PDX is still mouse: reading the human in vivo evidence carefully
SunVax reports 92-94% efficacy in PDX models. PDX is patient-derived xenograft — the tumor cells are human, but the immune system and circulating environment are mouse. Here is how to interpret that.
One of the strongest-sounding numbers in SunVax's public talks is the 92-94% delivery efficacy in PDX models. It's a real number, and it was disclosed at a peer conference, which earns a grade-A evidence label. But the number is often misread.
PDX stands for patient-derived xenograft. The tumor tissue is human, harvested from a real patient and grown into an immunodeficient mouse. The host that circulates the LNP, the host's immune cells, and the host's liver-sinusoidal endothelium that filters out most circulating particles — all of those are still mouse. So a 92-94% PDX number is "good delivery into a human tumor inside a mouse," not "good delivery in a human."

◆ Given entries ◆
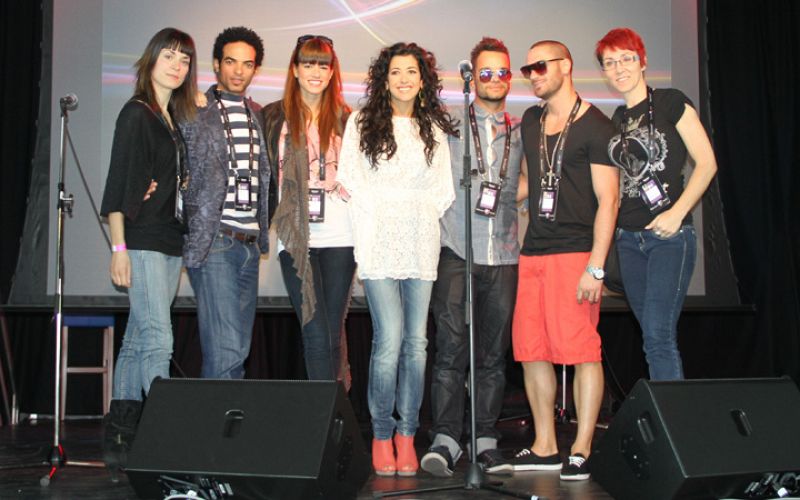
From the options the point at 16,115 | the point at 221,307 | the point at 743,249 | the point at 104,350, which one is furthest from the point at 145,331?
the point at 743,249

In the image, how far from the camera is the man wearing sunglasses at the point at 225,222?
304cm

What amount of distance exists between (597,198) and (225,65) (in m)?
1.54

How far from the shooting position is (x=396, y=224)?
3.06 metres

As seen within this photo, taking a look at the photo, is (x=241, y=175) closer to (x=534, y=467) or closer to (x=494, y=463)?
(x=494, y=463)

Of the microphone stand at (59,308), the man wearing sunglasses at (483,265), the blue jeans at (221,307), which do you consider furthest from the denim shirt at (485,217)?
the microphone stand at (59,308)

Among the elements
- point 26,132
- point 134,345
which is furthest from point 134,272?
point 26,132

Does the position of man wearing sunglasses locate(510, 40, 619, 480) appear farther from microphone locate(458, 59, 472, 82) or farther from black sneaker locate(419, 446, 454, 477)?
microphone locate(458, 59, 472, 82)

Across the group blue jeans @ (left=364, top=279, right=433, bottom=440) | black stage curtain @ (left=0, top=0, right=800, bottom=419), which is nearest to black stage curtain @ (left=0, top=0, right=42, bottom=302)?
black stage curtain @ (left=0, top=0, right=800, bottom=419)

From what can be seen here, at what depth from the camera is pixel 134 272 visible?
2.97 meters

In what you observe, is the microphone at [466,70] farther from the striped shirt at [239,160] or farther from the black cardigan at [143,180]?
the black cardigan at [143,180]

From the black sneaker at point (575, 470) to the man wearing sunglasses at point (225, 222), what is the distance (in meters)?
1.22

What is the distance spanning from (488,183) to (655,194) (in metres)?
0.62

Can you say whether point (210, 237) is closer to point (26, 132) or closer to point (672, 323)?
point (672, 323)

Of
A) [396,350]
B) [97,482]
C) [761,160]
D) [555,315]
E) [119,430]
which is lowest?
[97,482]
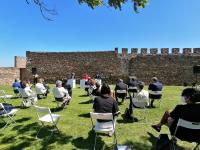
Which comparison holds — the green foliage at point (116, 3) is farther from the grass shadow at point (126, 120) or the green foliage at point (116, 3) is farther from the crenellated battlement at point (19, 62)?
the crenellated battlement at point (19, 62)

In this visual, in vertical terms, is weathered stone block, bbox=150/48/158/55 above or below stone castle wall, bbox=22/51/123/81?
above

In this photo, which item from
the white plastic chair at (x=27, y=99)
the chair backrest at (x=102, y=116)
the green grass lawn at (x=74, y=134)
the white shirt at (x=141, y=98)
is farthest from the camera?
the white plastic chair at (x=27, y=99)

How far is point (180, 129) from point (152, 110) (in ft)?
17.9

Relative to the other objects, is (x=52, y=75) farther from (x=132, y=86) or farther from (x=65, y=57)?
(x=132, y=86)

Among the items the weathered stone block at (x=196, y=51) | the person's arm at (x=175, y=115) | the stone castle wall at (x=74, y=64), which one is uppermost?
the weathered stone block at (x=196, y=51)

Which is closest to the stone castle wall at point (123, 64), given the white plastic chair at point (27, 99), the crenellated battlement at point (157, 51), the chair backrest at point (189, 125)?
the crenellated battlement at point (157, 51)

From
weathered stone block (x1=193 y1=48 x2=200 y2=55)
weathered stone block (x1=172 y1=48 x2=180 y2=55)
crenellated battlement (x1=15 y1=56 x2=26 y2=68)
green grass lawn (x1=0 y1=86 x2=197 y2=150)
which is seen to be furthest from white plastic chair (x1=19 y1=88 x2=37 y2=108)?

==

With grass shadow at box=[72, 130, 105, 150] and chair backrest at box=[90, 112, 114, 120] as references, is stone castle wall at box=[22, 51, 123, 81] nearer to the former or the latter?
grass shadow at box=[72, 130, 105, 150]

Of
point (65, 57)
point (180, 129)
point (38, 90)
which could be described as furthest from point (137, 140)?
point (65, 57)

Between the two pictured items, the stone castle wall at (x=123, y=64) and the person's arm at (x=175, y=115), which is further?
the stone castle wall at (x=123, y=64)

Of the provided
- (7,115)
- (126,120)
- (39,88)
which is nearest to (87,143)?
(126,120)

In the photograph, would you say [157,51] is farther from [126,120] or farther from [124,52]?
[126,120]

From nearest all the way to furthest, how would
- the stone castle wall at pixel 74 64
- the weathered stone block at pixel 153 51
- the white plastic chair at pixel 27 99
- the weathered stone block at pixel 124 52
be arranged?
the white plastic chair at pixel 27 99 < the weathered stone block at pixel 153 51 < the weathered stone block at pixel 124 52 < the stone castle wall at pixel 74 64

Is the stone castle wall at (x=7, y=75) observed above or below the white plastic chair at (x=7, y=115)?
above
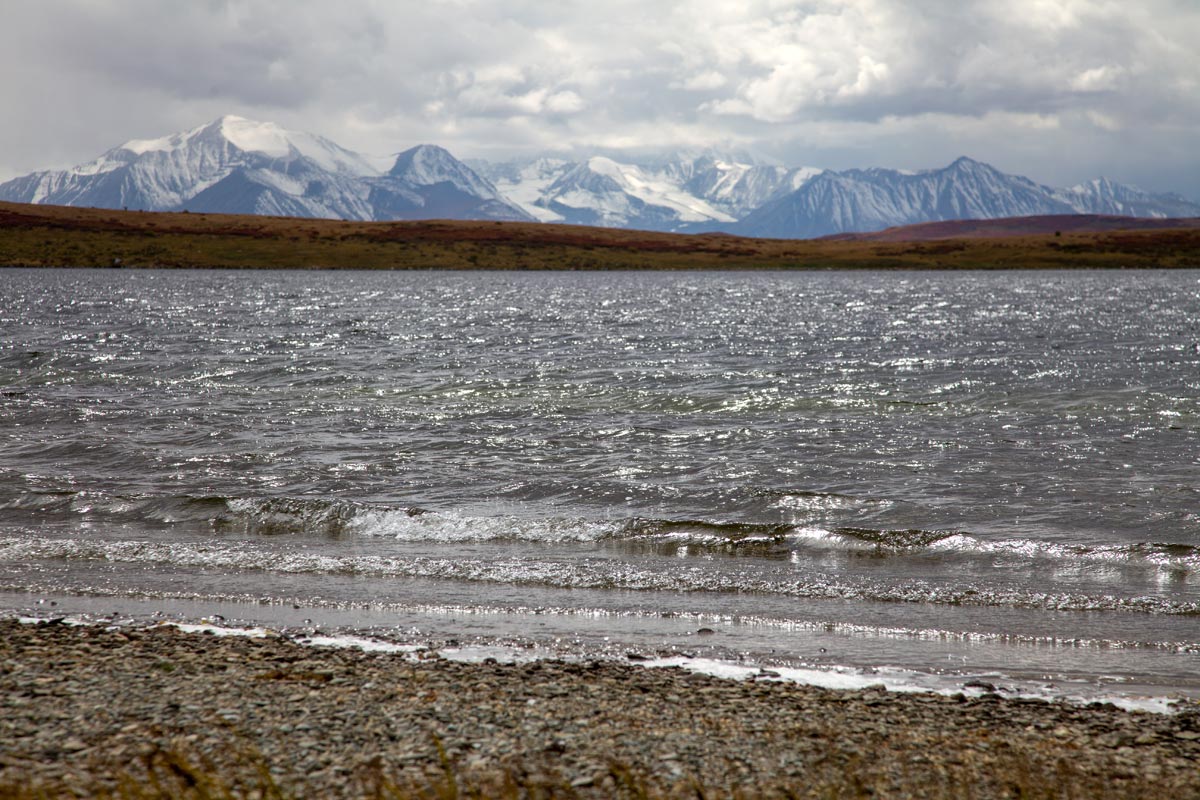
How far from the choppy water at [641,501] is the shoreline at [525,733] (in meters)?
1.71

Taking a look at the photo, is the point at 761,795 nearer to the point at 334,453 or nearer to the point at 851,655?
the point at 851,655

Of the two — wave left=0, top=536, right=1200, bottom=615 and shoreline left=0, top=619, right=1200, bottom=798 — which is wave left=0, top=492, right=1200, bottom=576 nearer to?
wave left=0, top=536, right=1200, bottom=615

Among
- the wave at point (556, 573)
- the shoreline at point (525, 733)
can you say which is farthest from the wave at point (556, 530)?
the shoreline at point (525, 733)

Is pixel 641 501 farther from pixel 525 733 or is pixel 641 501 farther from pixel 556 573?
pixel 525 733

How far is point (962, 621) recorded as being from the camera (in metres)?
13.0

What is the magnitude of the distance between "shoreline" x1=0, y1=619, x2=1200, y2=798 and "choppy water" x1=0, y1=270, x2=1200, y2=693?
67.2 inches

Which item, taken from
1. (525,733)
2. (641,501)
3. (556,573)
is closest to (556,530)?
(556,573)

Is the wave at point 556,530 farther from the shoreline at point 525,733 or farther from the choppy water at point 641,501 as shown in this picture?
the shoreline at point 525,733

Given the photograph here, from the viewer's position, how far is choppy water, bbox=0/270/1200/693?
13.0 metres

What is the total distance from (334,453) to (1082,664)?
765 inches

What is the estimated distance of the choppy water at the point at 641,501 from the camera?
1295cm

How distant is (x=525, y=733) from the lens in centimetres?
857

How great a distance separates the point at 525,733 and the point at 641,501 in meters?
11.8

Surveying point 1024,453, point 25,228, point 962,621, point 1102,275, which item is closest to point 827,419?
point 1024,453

...

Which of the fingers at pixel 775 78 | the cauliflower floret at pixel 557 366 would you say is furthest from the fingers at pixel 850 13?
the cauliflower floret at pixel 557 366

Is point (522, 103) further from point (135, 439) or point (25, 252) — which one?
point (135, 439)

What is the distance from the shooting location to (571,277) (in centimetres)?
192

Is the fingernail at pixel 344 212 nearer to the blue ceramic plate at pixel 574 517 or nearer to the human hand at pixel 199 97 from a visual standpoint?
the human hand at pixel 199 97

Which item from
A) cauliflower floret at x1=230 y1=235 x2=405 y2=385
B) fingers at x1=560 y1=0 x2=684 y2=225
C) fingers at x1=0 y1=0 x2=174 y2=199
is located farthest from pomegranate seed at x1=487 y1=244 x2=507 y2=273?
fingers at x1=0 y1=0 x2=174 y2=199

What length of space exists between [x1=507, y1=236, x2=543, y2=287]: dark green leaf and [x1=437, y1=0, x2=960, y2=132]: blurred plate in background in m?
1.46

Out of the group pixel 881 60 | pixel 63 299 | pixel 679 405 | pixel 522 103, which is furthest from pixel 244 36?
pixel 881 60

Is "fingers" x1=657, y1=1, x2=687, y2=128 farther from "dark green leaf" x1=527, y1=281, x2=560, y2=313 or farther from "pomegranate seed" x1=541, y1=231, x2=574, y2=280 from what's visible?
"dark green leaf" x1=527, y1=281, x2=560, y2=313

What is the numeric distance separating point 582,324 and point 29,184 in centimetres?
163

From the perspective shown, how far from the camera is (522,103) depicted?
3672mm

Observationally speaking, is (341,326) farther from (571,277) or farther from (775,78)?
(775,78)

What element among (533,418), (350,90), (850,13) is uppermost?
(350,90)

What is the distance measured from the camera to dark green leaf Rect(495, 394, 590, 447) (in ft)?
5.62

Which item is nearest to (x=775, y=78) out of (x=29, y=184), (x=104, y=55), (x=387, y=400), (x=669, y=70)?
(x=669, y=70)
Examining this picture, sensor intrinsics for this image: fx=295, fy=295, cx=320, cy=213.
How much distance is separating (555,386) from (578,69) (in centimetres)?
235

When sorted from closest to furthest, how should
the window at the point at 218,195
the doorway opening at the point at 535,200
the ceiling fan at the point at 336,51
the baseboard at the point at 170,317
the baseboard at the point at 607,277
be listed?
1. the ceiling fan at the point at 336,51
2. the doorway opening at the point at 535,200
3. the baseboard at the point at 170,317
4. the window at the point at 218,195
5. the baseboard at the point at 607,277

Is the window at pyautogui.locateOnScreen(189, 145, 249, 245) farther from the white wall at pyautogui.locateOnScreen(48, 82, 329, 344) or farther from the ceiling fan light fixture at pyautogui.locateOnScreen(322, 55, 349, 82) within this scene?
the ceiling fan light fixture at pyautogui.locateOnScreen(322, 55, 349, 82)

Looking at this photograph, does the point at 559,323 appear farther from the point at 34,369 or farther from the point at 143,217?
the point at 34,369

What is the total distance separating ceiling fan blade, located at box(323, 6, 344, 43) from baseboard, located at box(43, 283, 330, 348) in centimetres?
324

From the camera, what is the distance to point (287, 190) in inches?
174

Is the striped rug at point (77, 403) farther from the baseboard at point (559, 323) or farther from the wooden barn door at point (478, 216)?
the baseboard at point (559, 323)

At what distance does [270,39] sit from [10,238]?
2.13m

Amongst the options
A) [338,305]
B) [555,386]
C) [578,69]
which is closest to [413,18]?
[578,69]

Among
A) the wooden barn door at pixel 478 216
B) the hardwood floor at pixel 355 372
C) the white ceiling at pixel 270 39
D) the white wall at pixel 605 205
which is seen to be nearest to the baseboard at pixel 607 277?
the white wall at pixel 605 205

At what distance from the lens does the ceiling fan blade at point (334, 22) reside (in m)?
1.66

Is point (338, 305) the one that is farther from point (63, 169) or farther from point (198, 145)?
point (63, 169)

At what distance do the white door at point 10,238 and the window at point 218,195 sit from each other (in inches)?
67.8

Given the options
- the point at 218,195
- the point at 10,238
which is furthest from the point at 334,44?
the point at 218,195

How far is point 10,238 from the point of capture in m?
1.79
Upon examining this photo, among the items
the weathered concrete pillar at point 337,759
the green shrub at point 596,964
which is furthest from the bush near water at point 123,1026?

◆ Check your understanding ◆
#1 Reproduce everything in the PDX piece from "One of the strongest-sounding" down to "is often misread.".
#2 According to the PDX piece, where was SunVax's 92-94% PDX efficacy number disclosed?
The lines have nothing to do with the PDX piece.

◆ Solutions for each task ◆
#1
One of the strongest-sounding numbers in SunVax's public talks is the 92-94% delivery efficacy in PDX models. It's a real number, and it was disclosed at a peer conference, which earns a grade-A evidence label. But the number is often misread.

#2 At a peer conference.